Independent TD Luke 'Ming' Flanagan has finally admitted he had penalty points quashed -- twice -- for using a mobile phone while driving.
Mr Flanagan had previously denied to this newspaper having penalty points written off.
He also led a campaign to 'out' people who had penalty points quashed.
His confession in the Dail was forced after revelations that he was the beneficiary of the system that only a few months ago he described as corrupt.
The Roscommon TD claims a garda sergeant and a county council official were involved in having the penalty points he incurred wiped.
Mr Flanagan says he has now written to the authorities seeking to have the penalty points put back on his licence.
He made a keenly-awaited statement in the Dail as part of a speech on a piece of criminal law. But several TDs pointed out they had never asked for penalty points to be wiped out -- unlike Mr Flanagan.
Mr Flanagan said he was detected by gardai in June 2011 while travelling to the Dail for a meeting and a fixed penalty notice arrived to his home address.
He said he later "bumped into a garda sergeant" who, he said, "insisted" he write to have the points wiped out.
"He told me that I was covered under the rule in relation to travelling to the Dail. I informed him that there was no point but he insisted that I write to the
station and explain. I did so and no points were added to my licence," he said.
Mr Flanagan says the second incident occurred in December 2011 when he was driving into a Roscommon County Council meeting. He says a council official rang him to say he had "sorted out" his points.
The Independent TD had an elaborate explanation for his failure to reveal his penalty points were wiped out until now. He said he had "intended to do so" upon the publication of Justice Minister Alan Shatter's internal review into the entire affair.
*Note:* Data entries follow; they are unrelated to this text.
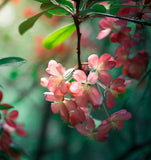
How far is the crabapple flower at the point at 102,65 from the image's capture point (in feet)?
1.78

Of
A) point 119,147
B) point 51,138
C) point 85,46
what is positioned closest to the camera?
point 85,46

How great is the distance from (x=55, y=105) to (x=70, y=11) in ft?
0.83

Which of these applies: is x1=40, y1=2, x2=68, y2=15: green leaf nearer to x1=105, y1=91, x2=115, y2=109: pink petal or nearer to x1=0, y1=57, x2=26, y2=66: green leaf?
x1=0, y1=57, x2=26, y2=66: green leaf

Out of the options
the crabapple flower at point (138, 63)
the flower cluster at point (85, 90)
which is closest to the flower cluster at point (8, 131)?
the flower cluster at point (85, 90)

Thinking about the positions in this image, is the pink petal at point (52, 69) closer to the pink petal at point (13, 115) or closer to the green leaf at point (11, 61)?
the green leaf at point (11, 61)

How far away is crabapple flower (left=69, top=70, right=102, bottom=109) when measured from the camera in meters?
0.52

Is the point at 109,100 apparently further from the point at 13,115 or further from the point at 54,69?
the point at 13,115

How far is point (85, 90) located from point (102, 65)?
0.27 feet

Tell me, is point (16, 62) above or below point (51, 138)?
above

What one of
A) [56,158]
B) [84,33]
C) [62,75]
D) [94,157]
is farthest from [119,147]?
[62,75]

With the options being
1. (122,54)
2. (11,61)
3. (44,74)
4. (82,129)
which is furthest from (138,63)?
(44,74)

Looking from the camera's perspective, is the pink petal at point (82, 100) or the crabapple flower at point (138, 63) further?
the crabapple flower at point (138, 63)

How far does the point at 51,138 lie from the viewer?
259cm

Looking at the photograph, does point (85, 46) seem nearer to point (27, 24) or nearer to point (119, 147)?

"Now that wasn't my original idea, but eventually as far as I was concerned, I worked out, this was where it would have the most impact.
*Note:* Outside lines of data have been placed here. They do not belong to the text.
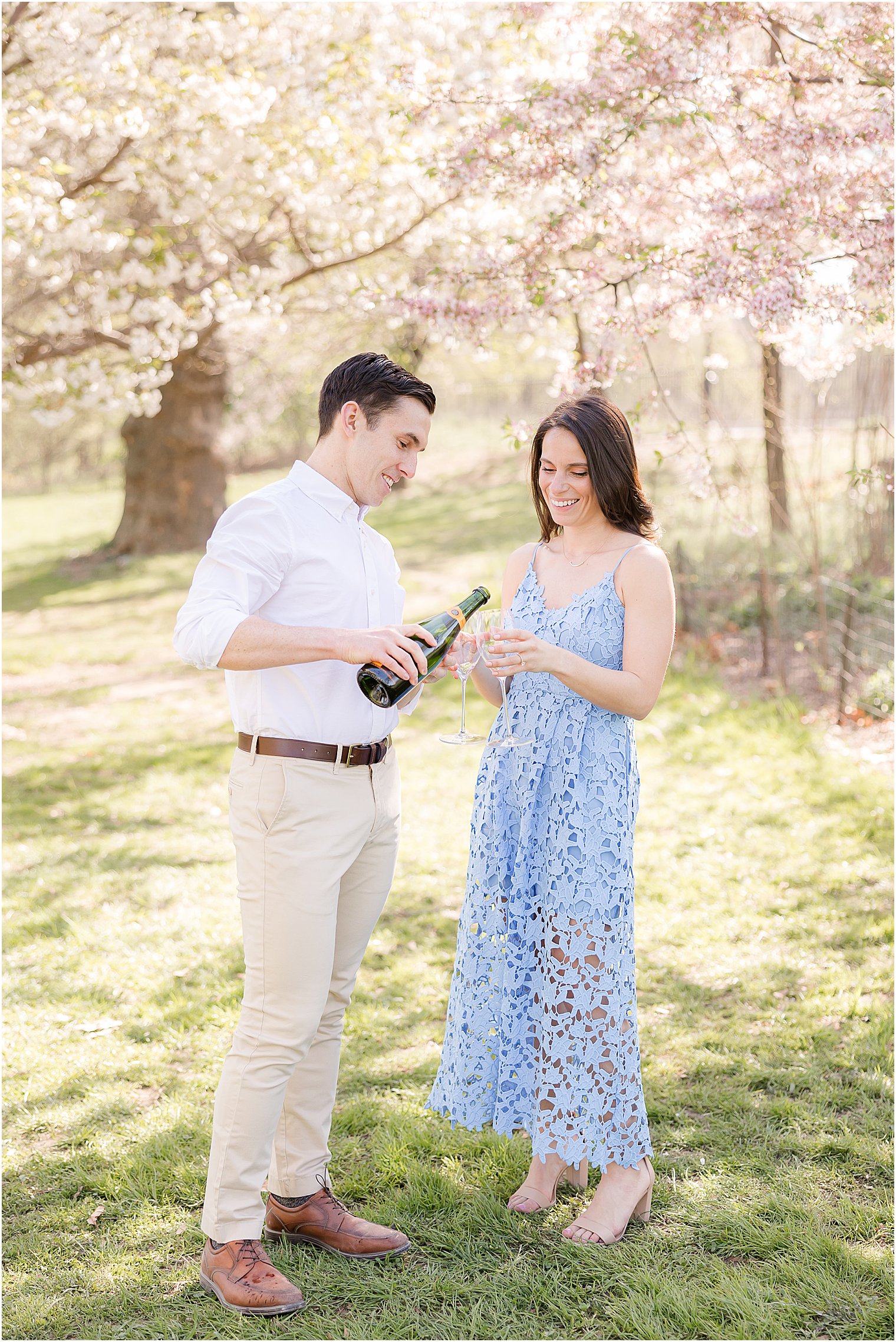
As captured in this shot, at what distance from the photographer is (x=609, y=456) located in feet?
9.78

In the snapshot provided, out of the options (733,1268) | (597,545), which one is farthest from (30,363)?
(733,1268)

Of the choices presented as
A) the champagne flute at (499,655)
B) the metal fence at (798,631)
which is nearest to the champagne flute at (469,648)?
the champagne flute at (499,655)

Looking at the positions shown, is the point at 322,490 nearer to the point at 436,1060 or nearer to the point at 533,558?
the point at 533,558

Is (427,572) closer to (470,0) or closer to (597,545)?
(470,0)

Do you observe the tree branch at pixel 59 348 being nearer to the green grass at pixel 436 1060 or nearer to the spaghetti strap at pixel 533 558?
the green grass at pixel 436 1060

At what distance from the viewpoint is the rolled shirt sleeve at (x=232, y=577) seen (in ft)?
8.02

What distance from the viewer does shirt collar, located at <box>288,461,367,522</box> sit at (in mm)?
2713

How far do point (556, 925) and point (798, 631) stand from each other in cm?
743

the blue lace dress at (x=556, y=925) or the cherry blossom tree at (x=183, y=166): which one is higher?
the cherry blossom tree at (x=183, y=166)

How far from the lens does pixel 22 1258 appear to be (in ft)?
9.66

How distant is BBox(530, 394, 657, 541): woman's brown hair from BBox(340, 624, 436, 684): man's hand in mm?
845

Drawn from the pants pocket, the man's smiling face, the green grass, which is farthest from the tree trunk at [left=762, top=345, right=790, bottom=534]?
the pants pocket

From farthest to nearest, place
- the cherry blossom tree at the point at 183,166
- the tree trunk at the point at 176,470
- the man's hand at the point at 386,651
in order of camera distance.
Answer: the tree trunk at the point at 176,470 < the cherry blossom tree at the point at 183,166 < the man's hand at the point at 386,651

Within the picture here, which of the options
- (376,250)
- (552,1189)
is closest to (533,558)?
(552,1189)
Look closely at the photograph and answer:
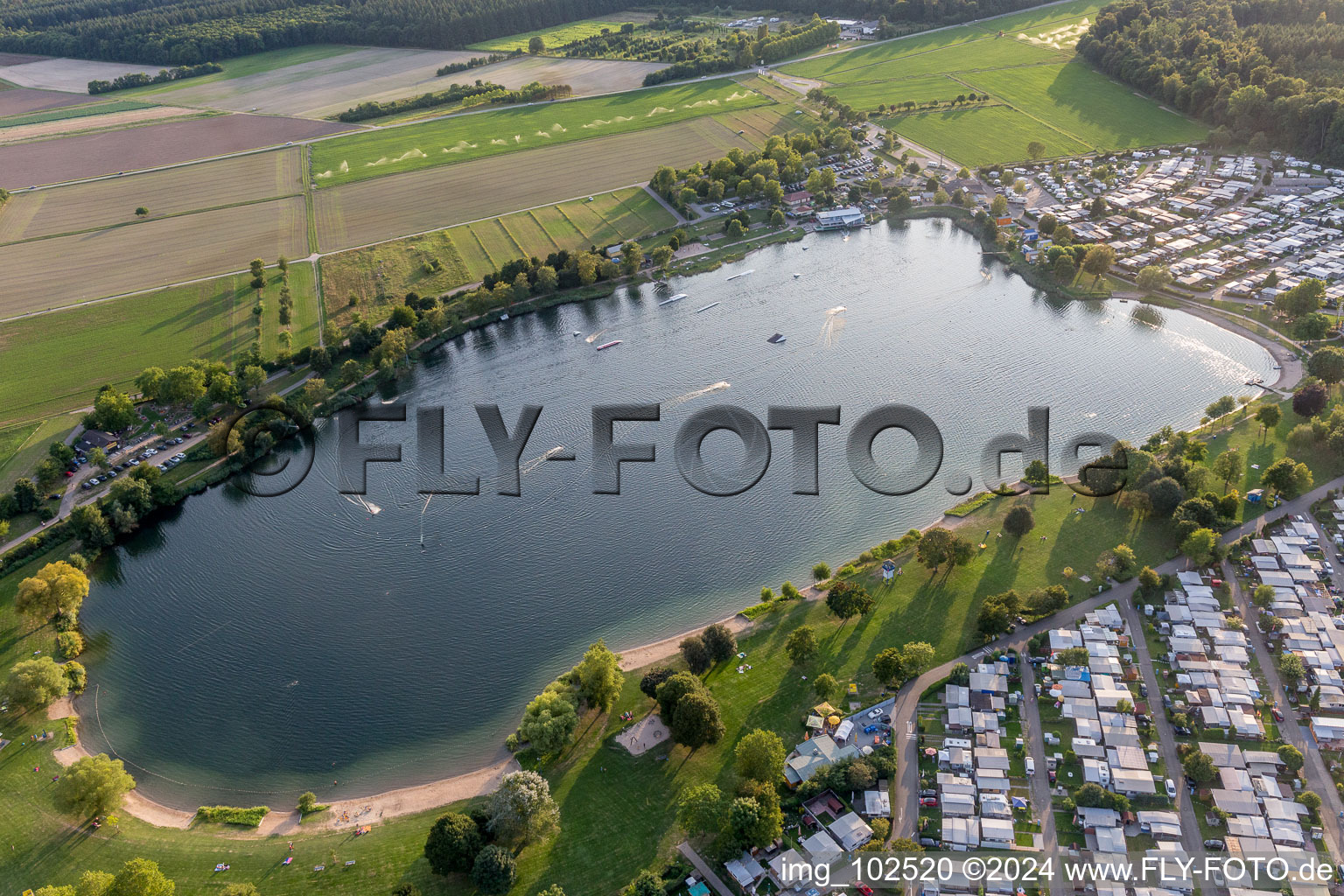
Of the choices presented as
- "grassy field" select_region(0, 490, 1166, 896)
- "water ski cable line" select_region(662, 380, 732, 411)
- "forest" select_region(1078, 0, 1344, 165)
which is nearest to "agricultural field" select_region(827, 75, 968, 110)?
"forest" select_region(1078, 0, 1344, 165)

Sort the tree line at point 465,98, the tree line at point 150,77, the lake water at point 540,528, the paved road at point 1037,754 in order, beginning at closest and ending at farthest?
the paved road at point 1037,754
the lake water at point 540,528
the tree line at point 465,98
the tree line at point 150,77

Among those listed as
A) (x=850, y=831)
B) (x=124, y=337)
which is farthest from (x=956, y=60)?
(x=850, y=831)

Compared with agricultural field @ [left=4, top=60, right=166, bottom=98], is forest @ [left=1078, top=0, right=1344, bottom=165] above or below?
below

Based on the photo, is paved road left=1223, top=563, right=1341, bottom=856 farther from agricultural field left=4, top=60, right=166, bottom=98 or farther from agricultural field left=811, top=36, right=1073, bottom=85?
agricultural field left=4, top=60, right=166, bottom=98

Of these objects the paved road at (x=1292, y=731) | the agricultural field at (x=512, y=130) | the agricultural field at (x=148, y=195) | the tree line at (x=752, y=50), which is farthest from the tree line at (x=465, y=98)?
the paved road at (x=1292, y=731)

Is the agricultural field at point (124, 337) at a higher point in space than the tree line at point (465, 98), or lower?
lower

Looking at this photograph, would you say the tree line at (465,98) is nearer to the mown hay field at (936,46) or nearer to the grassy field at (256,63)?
the grassy field at (256,63)

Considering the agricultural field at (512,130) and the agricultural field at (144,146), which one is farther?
the agricultural field at (512,130)

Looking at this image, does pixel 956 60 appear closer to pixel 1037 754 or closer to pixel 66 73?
pixel 1037 754
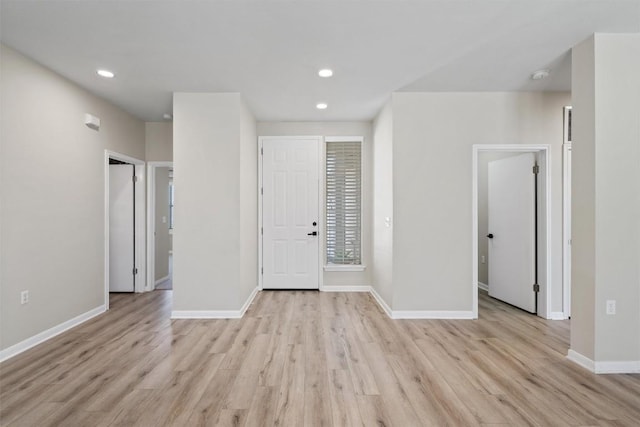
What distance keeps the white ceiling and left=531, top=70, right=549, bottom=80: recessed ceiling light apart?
5 centimetres

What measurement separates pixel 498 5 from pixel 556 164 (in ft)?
7.76

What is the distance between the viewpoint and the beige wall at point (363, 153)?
4.98 meters

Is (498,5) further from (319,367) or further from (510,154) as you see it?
(319,367)

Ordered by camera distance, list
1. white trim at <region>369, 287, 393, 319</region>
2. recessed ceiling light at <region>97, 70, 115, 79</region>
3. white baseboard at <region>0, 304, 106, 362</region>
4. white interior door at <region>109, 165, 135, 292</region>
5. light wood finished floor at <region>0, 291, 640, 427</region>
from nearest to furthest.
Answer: light wood finished floor at <region>0, 291, 640, 427</region> → white baseboard at <region>0, 304, 106, 362</region> → recessed ceiling light at <region>97, 70, 115, 79</region> → white trim at <region>369, 287, 393, 319</region> → white interior door at <region>109, 165, 135, 292</region>

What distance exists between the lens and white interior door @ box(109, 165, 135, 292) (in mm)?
4945

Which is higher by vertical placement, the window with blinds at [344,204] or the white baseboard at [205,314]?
the window with blinds at [344,204]

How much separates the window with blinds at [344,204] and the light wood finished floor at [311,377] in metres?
1.51

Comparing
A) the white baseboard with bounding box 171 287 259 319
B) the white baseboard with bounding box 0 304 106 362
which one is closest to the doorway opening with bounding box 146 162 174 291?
the white baseboard with bounding box 0 304 106 362

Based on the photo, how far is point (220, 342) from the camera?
305cm

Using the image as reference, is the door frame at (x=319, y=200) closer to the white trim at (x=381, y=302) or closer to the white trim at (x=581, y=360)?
the white trim at (x=381, y=302)

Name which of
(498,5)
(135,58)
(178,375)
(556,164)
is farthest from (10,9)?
(556,164)

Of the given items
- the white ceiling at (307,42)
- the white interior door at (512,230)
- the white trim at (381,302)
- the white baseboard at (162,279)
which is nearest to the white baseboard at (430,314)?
the white trim at (381,302)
"The intended effect of this was that on the day the review was launched, I would have been able to clearly show that there is systematic abuse, something which I believe the report will attempt to whitewash over," he said.
Later during a televised interview on TV3, Mr Flanagan denied that he approached gardai to get penalty points quashed. "I was approached by a guard on the street. He suggested that," he said.
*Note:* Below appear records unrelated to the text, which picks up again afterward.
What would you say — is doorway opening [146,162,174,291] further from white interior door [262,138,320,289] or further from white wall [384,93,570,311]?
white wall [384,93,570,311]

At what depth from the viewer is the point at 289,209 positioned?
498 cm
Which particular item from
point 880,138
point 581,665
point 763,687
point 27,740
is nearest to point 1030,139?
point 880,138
"My first thoughts were that there's no point doing that, and he said it again. He suggested I was doing nothing wrong." He said he was telephoned by the council official the second time, and had made no approach himself.
He insisted he was not engaged in any corrupt act."I would say I was corrupt if I had approached them - the fact they approached me would suggest it was endemic."
Presented Vincent Browne said: "You're up to your neck in it." Mr Flanagan replied: "Maybe it looks like that... My point is this is endemic, this is something that goes on."
The TD said that the council official he had implicated in the affair should now come forward to identify themselves.
Mr Flanagan has also challenged other TDs and senators who had penalty points written off to come forward. But a number of TDs were unimpressed by his claims.
Fine Gael TD John O'Mahony hit back at Mr Flanagan's criticism of gardai. Fianna Fail TD Dara Calleary said he has incurred penalty points driving to the Dail, often travelling through Roscommon, but was "never asked" to have them written off. "Nor did I ever write a letter to seek them to be expunged," he said.
"This holier-than-thou attitude is just crazy."
Fine Gael TD Olivia Mitchell said Mr Flanagan seemed to have "a support network" when it comes to penalty points.
Despite last night's admission by Mr Flanagan, when he was asked by the Irish Independent last December if his name was on the list of people with penalty points written off, he categorically denied it.
"No. In fact I went to court when I was a councillor to appeal two points and ended up with four," he told this newspaper on December 13 last.
Mr Flanagan was one of a group of TDs warned not to bring up the matter of penalty points being wiped in the Dail because it could be "defamatory". But several Independent and small-party TDs, Mick Wallace, Clare Daly, Joan Collins and Mr Flanagan, still tried to raise the issue last December.
Around that time, Mr Flanagan's name was circulating as an alleged beneficiary of the removal of penalty points from licences -- and he was contacted by this newspaper to comment.
Yet Mr Flanagan denied he was on the list.